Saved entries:
────────────────────

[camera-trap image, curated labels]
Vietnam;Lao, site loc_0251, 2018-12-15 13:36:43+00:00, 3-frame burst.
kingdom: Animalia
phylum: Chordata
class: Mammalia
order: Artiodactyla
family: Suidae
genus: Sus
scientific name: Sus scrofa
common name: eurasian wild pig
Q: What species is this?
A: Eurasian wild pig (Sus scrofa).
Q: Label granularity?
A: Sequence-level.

────────────────────

**Task statement**: Repeat all the records. Match each line exactly.

**Exercise solution**:
[camera-trap image, curated labels]
Vietnam;Lao, site loc_0251, 2018-12-15 13:36:43+00:00, 3-frame burst.
kingdom: Animalia
phylum: Chordata
class: Mammalia
order: Artiodactyla
family: Suidae
genus: Sus
scientific name: Sus scrofa
common name: eurasian wild pig
Q: What species is this?
A: Eurasian wild pig (Sus scrofa).
Q: Label granularity?
A: Sequence-level.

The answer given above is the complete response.